In certain aspects, the present invention relates to a method of gravel packing a wellbore. For gravel packing, the fluid in an embodiment has FPMs and, optionally, comprises, in addition gravel and other optional additives such as clay stabilizers, filter cake clean up reagents such as chelating agents referred to above or acids (e.g. hydrochloric, hydrofluoric, formic, cetic, citric acid), corrosion inhibitors, scale inhibitors, biocides, leak-off control agents, among others. The FPMs can be added to the gravel packing fluid containing the gravel, or can be used in a prepad or flush, optionally with a soak, in advance of the gravel stage.

In certain aspects, the present invention provides methods for enhancing the productivity of a subterranean formation penetrated by a well, e.g., a gas, oil or geothermal well, the method including introducing into the formation a fluid which has brine and formation protective materials. In certain particular aspects, the fluid is used in fracturing and in the thermal insulation of production tubing or transfer pipes.

In certain methods, a brine, in one aspect has any desired density; and, in other aspects, a density greater than or equal to 9 ppg; and, in another aspect, has a density between 9 and 19.2 ppg. The brine may be one of or a combination of sodium chloride, potassium chloride, calcium chloride, sodium bromide, calcium bromide, zinc bromide, potassium formate, cesium formate and sodium formate. In one aspect, in such a method, the fluid is a a pumpable polymerizable fluid includes, with the brine, a crosslinkable, monofunctional alkene, multi-functional alkene (such as a difunctional alkene), a heat inducible free radical initiator and brine. The fluid components may be those described in U.S. Pat. No. 7,896,078, and may be present in the amounts and ranges described in the patent.

The present invention provides methods for well completion and workover wherein a subterranean formation in a well is contacted with a treating fluid, the steps including: pumping a treating fluid in the well and contacting the formation with the treating fluid wherein the treating fluid is an aqueous saline solution or brine with formation protective materials; and forming a bridge and/or seal on a portion of the formation to bridge and/or seal it off. In certain aspects (and as may be true for formation protective materials used in any embodiment described herein) the formation protective materials are in a particle size range of about 5 microns to about 800 microns. The treating fluid may formed by dissolving the formation protective materials in water; e.g., in the amount of about 4 pounds to 50 pounds per barrel of brine solution.

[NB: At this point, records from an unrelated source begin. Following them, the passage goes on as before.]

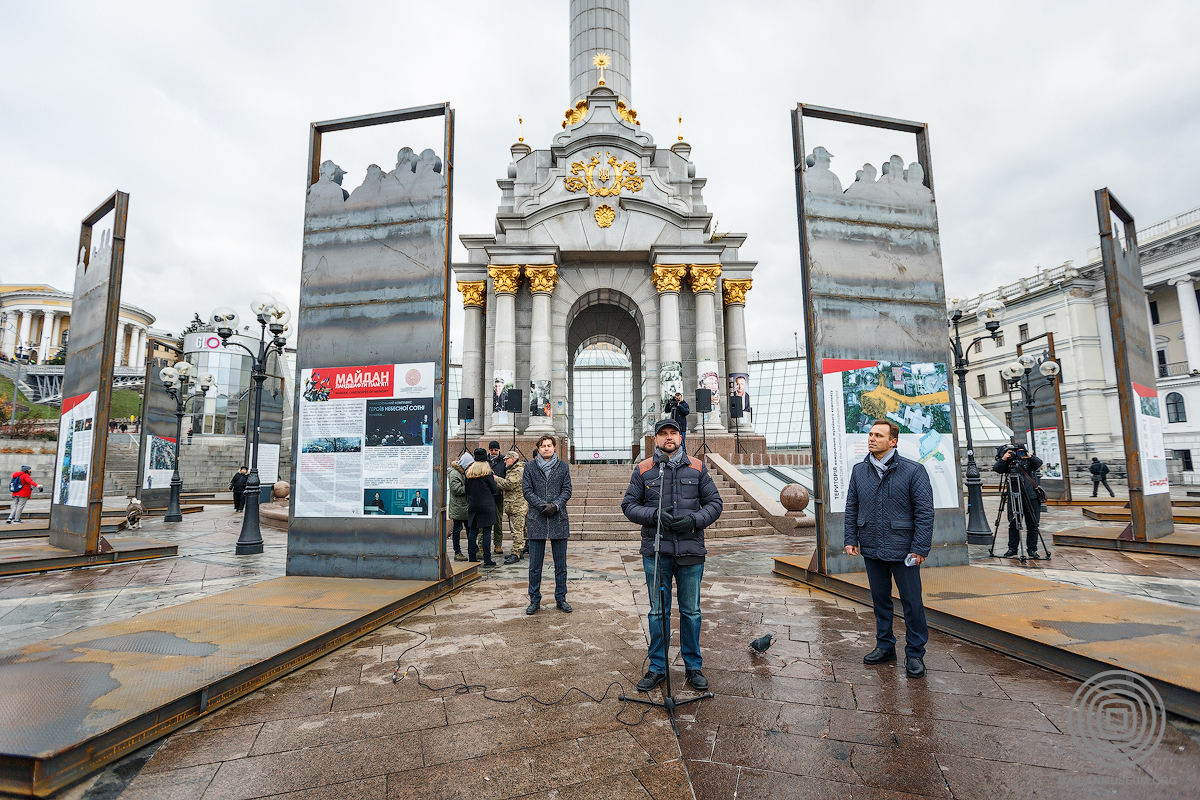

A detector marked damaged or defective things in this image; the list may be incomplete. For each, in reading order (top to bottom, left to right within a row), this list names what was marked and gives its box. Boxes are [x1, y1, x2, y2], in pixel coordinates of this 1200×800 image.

rusted metal structure [48, 194, 129, 556]
rusted metal structure [288, 104, 458, 580]
rusted metal structure [792, 106, 972, 576]
rusted metal structure [1096, 188, 1168, 540]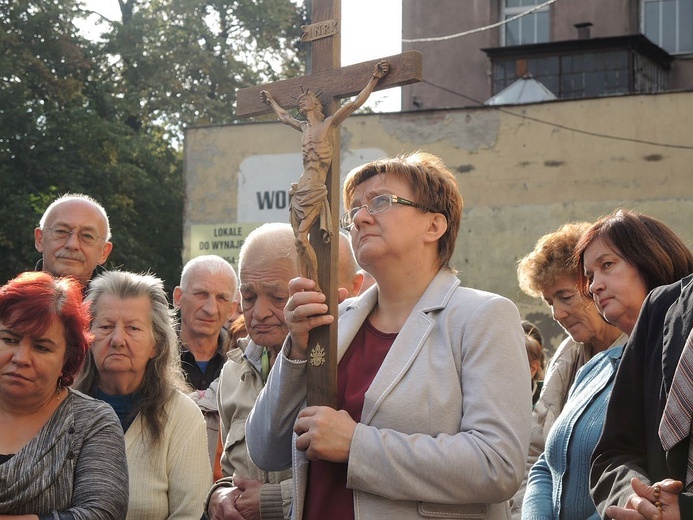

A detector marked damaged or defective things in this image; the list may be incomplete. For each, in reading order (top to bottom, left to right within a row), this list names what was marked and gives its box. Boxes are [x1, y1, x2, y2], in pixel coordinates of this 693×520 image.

peeling plaster wall [184, 91, 692, 352]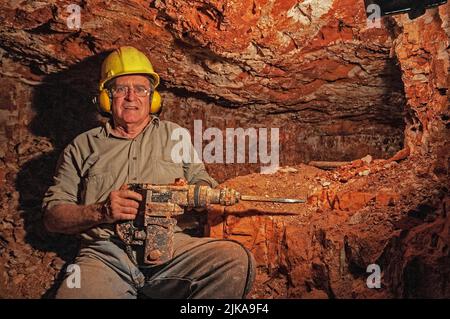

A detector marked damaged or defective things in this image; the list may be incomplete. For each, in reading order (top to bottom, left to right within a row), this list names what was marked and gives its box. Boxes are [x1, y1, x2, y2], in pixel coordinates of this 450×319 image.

rusty mining tool [116, 179, 306, 266]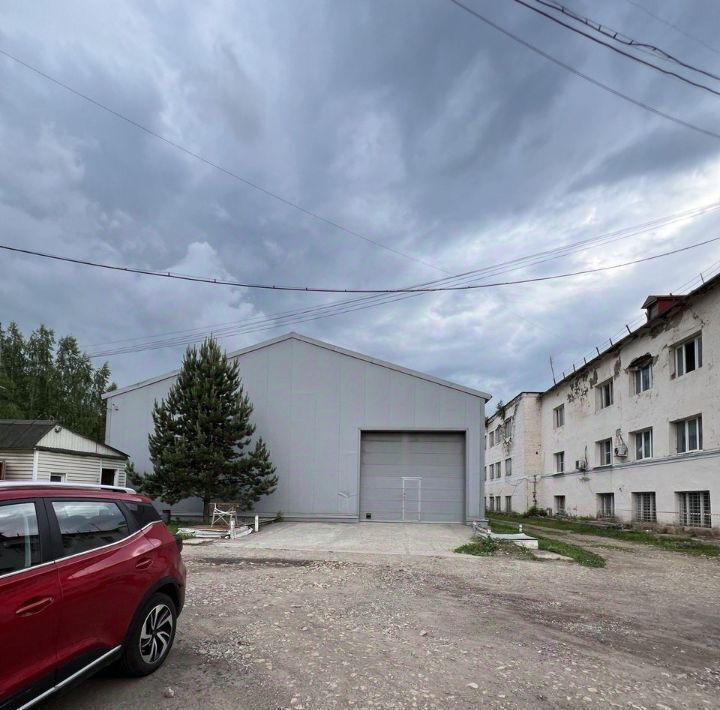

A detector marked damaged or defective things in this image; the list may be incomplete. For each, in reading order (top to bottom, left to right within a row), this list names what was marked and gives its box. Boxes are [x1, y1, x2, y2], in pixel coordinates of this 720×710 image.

damaged facade [484, 276, 720, 532]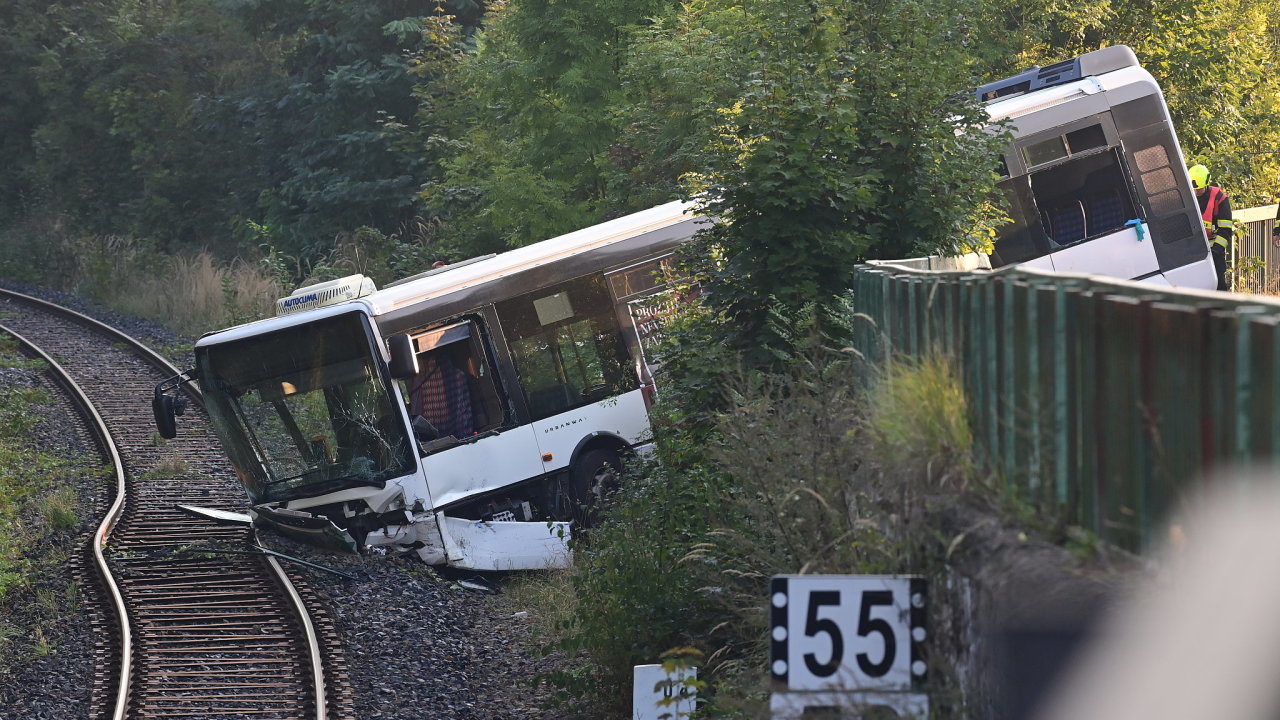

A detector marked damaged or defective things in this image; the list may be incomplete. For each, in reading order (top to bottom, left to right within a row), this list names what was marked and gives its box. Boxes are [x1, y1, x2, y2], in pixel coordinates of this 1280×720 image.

cracked windshield [197, 311, 412, 502]
damaged bus front [165, 299, 570, 568]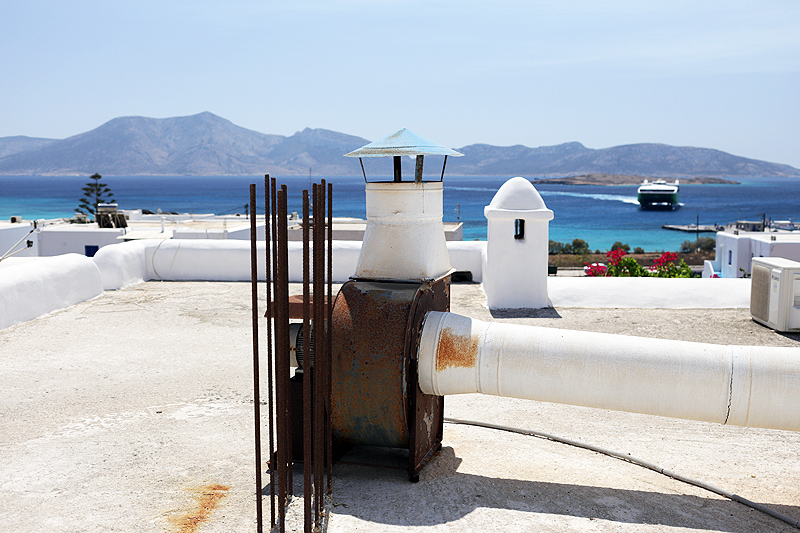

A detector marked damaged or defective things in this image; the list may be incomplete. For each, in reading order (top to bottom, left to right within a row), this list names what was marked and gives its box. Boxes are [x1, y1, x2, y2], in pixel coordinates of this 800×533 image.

rust stain on concrete [434, 324, 478, 370]
rust stain on pipe [438, 324, 476, 370]
rust stain on pipe [170, 482, 230, 532]
rust stain on concrete [170, 482, 230, 532]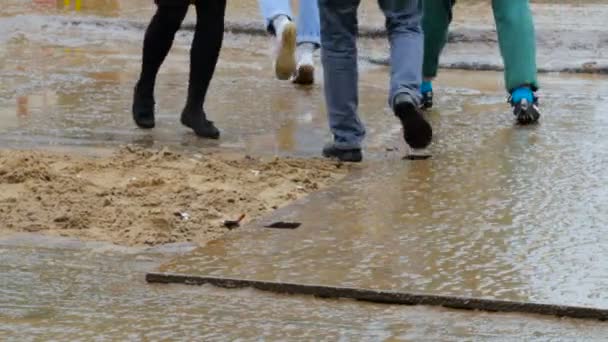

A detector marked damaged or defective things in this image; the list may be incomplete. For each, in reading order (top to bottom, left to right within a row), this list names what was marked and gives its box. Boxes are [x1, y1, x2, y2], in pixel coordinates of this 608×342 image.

rusty metal edge [146, 272, 608, 322]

FIG. 7A shows a fracture 610a (like the fracture 610 of FIG. 6) which has an interior surface 620 which is not totally coated with FPMs. Only certain areas 622 of the surface 620 have had FPMs applied thereto. These areas 622 will be protected when any subsequent fluid, material, or acid contacts these areas and their erosion. Abrading, wear or eating away will be less than that of the adjacent unprotected areas. The protected areas may be located as desired; e.g., areas 622a near a wellbore; areas 622c on fracture surfaces; and/or areas 622b at fracture ends.

FIG. 7B shows schematically a fracture 70, e.g., as in FIG. 3C, with a fluid flow channel 72 which has an interior surface 73. Formation protective materials 74 protect areas of the surface 73 of the fluid flow channel 72. FPMs may be used on any number of separate areas of the surface 73 with any desired spacing and any desired location.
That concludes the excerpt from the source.